More than half of air cargo – freight and mail – is carried in dedicated “all-cargo” freighter aircraft and the rest in the holds of passenger aircraft. Though they carry a little over half of the cargo, all-cargo flights in normal years make up just 3 or 4% of total European flights.
In the first wave of COVID-19, boosted by the need to ship medical equipment, flights by the all-cargo segment of the market declined by ‘only’ 6% in April and May 2020. Meanwhile, other market segments collapsed, giving a decline of nearly 90% for total flights. Since June, the number of all-cargo flights has actually been slightly higher than 12 months before: typically 2-4% higher, but 14% up in December 2020. All-cargo is the only market segment staying above 2019 flight counts. The graph shows that, as a result, the all-cargo segment’s share of flights at first grew rapidly to more than 20% of the total market. More recently, all-cargo has a market share of 10-11%, which is 3 or 4 times the normal share.
Even in normal times, cargo in the belly hold can make the difference between a profitable and a non-profitable route for a passenger airline.
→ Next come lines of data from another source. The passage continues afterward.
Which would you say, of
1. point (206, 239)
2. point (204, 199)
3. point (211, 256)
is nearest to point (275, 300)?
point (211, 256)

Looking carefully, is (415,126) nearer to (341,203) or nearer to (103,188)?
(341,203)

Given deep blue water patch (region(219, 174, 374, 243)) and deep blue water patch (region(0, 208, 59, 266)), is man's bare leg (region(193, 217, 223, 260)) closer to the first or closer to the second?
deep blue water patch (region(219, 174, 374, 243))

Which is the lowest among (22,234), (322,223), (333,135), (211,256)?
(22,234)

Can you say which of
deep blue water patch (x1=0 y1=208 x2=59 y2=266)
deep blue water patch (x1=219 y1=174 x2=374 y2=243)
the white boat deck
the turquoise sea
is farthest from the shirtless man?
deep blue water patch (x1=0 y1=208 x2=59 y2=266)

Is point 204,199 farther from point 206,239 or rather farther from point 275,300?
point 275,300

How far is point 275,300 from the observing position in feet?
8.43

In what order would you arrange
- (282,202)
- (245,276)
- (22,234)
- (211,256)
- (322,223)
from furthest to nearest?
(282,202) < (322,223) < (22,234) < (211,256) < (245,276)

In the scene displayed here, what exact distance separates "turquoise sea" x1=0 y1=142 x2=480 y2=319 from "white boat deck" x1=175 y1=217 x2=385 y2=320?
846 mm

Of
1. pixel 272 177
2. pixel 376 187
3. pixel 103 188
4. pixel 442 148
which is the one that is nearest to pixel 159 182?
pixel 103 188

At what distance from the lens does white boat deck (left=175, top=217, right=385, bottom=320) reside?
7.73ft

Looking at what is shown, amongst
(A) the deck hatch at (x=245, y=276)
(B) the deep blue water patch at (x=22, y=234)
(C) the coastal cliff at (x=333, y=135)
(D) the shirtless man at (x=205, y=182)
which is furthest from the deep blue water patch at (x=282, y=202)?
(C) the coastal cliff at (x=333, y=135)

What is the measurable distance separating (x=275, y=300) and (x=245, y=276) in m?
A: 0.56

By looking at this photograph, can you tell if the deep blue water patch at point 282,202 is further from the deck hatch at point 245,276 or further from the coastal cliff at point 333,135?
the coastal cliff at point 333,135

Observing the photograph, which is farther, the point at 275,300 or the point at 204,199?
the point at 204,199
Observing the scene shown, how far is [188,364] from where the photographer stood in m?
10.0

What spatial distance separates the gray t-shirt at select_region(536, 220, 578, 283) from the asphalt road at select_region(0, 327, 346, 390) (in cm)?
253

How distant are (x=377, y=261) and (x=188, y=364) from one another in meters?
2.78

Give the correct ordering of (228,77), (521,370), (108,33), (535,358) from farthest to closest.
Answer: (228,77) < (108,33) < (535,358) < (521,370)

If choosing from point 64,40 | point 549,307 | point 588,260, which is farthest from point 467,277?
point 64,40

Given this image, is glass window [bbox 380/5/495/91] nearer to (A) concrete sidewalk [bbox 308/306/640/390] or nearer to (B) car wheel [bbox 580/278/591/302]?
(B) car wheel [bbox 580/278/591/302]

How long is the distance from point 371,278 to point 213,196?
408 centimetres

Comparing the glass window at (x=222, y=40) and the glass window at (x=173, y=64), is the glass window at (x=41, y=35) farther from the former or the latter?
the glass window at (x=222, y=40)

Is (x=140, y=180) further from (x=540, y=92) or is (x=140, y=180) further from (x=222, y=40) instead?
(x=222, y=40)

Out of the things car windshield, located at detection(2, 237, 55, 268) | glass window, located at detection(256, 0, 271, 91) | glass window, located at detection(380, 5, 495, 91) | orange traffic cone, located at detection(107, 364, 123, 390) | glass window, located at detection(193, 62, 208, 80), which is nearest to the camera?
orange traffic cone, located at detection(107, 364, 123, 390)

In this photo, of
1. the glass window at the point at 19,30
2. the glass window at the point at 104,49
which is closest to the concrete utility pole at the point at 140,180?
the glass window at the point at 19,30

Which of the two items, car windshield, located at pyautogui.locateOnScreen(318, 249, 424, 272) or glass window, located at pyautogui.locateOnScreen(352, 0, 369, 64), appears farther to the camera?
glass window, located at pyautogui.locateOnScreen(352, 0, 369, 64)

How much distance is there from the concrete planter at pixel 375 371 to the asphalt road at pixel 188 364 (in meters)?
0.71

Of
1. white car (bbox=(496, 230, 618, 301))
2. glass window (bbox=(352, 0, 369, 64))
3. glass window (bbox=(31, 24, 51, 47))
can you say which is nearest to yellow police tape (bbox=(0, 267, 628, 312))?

With passengers mostly unable to travel, cargo has become a commercial lifeline. So airlines have sought to maximise their cargo capacity. This includes the use of empty passenger aircraft to carry cargo, even with cargo in the passenger compartment. Eurocontrol calls this ‘passenger-as-cargo’ and some are referring to it as ‘preighter’.
Eurocontrol identifies and counts these ‘passenger-as-cargo’ flights using their flight plans. This might miss a few, but we believe that it gives a good estimate. At the peak, these flights were adding 5-6% to the market share of cargo, and even in recent weeks they have added around 2%: 5,400 such flights in January 2021 on top of 26,900 normal all-cargo.